# How to teach dog to cover eyes/nose



## breyer08 (Jul 4, 2012)

I've seen videos and read about teaching this trick by placing a little piece of tape on the dog's nose, and then capturing the behavior when they try to wipe it off with their paw. I tried to do this with Ava, but she didn't really seem to care at all about the tape being on her nose! Is there another method I might try to get her to do this trick?


----------



## doggiedad (Dec 2, 2007)

how old is your dog?


----------



## Zeeva (Aug 10, 2010)

sort of like this?






I know this is unconventional and may be a bit cruel but I would tickle Smokey's whiskers with my fingers. He would swap my hand away and that's sort of how he learned the behavior. It isn't perfected but it's a semi-start


----------



## breyer08 (Jul 4, 2012)

She is 5 months. She already has more than 20 learned commands which she performs beautifully every day, but she is getting bored with them. I haven't taught her anything new in a while, so I thought this would be a good challenge for her. Any suggestions on how to teach it without the tape trick?

ETA: Sheeva, that is what I meant! I might have to try that. Perhaps it would also be easier at first with her on her side, like Smokey here.


----------



## Zeeva (Aug 10, 2010)

If that doesn't work, try tickling the eyelashes. (I hope I don't get yelled at for doing this ). It might be irritating to the doggy but it'll get you sort of what you want...


----------



## breyer08 (Jul 4, 2012)

Did you try the tape method? It worked with her for the first two attempts, and after that she didn't even care about it being on her! hahaha! All the videos make it look like most dogs react the same way... but not Ava!


----------



## Zeeva (Aug 10, 2010)

breyer08 said:


> Did you try the tape method? It worked with her for the first two attempts, and after that she didn't even care about it being on her! hahaha! All the videos make it look like most dogs react the same way... but not Ava!


No, I didn't try the tape method. This was my own idea. I hate when my hair get's in my face and tickles it. I figured Smokey would dislike me tickling his face/whiskers/eyelashes as well 

I also noticed how he would cover his face if a fly landed on it. It's just irritating...lol


----------



## SueDoNimm (Jul 3, 2012)

I almost have my dog doing this, but it's still spotty. I tried tape and Post-Its on different spot on his face, but he really didn't care and would leave them there. Then I started putting my hand over his eye and he would always swipe at it with his paw, but when I remove my hand and give the command, he'll reach for me with his paw instead of his eye.

Maybe a large pony tail holder/scrunchie-type thing fitted loosely over the muzzle? Or maybe something like a bandana tied loosely and slipped over the eyes? The problem with teaching this trick is you kind of have to annoy the dog to teach it!


Sent from my iPhone using PG Free


----------



## Mooch (May 23, 2012)

You have to position the post it note so they can see it out of the corner of their eye  Right in front of the eyes/nose seems to be a blind spot


----------



## Jo Ellen (Aug 30, 2011)

What command do you associate with this behavior?


----------



## TaZoR (Jan 26, 2012)

Tazor cant grasp this concept either. I gave up for now. Im going to try it again after he calms down. Hes ten months and PUMPED full of energy. I use the command UH..ooohh. Hopefully someday.


----------



## prockerb (Sep 3, 2012)

You know I just started this trick today with my dog, and he is so smart that he rubs it off on my pants. My mistake I think was that I didn't have him laying down doing this (of course not in a down command). Look at this vid.. 

Dog Trick Tutorial: "Cover your eyes!!" - YouTube





SueDoNimm said:


> The problem with teaching this trick is you kind of have to annoy the dog to teach it!


This can be a anoying trick so the guy in the video said it is really important to have a high value reward. 


Anyways I wouldn't be doing any whisker "tickling" with any dog. I don't want mine to associate my hand to be anything bad. I am not saying that I never touch my dog's whiskers. 

Plus you never know a dog might get anoyed, and react badly.


----------



## breyer08 (Jul 4, 2012)

Thanks for all these ideas! I will definitely give it another shot a little later on. I decided to put that one to the side for now to work on recognizing and lifting right paw vs. left paw so I can teach her to "dance" with me.  So far that one is going a lot better!


----------

COMPLETE THE FOLLOWING:
[1] Answer these about the dog-trick thread:
(a) How old is Ava?
(b) According to Mooch, where is a dog's blind spot?
(c) What command does TaZoR use for the trick?
[2] Repeat the part of the dog-trick thread starting with "Anyways I wouldn't" and going on through "and react badly.".
The data after this thread is not needed.

RECORDS PROVIDED:
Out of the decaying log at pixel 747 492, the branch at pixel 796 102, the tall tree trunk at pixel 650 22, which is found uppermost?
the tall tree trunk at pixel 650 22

...

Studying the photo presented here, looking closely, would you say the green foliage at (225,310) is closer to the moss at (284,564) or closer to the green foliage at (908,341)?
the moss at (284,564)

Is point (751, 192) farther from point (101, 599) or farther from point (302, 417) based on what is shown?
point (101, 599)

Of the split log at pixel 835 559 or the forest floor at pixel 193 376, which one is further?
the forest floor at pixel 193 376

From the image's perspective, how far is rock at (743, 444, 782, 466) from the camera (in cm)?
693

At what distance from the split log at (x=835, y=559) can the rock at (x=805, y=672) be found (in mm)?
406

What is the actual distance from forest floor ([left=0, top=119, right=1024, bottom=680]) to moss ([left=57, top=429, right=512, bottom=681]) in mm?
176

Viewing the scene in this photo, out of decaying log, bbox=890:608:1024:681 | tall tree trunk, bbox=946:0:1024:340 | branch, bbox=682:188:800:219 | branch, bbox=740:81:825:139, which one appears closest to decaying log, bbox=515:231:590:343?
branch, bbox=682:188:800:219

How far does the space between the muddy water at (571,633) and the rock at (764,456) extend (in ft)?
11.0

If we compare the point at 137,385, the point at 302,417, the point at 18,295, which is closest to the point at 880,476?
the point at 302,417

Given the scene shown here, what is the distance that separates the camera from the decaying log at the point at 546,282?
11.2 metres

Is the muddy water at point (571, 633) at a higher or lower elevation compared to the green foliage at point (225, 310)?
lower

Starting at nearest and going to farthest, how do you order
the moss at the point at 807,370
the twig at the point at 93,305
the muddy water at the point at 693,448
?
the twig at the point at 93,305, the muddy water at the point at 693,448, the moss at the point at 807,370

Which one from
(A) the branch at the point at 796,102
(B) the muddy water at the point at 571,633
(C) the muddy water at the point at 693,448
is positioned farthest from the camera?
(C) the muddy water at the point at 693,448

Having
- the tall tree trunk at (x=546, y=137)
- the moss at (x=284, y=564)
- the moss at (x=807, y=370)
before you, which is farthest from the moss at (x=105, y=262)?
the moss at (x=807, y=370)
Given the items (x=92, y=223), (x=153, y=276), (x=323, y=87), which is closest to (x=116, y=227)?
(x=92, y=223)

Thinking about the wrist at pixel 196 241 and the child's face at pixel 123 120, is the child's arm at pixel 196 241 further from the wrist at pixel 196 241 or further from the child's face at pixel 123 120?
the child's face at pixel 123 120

SOLUTION SET:
[1]
(a) Five months.
(b) Right in front of the eyes/nose.
(c) "UH..ooohh"

[2]
Anyways I wouldn't be doing any whisker "tickling" with any dog. I don't want mine to associate my hand to be anything bad. I am not saying that I never touch my dog's whiskers. 

Plus you never know a dog might get anoyed, and react badly.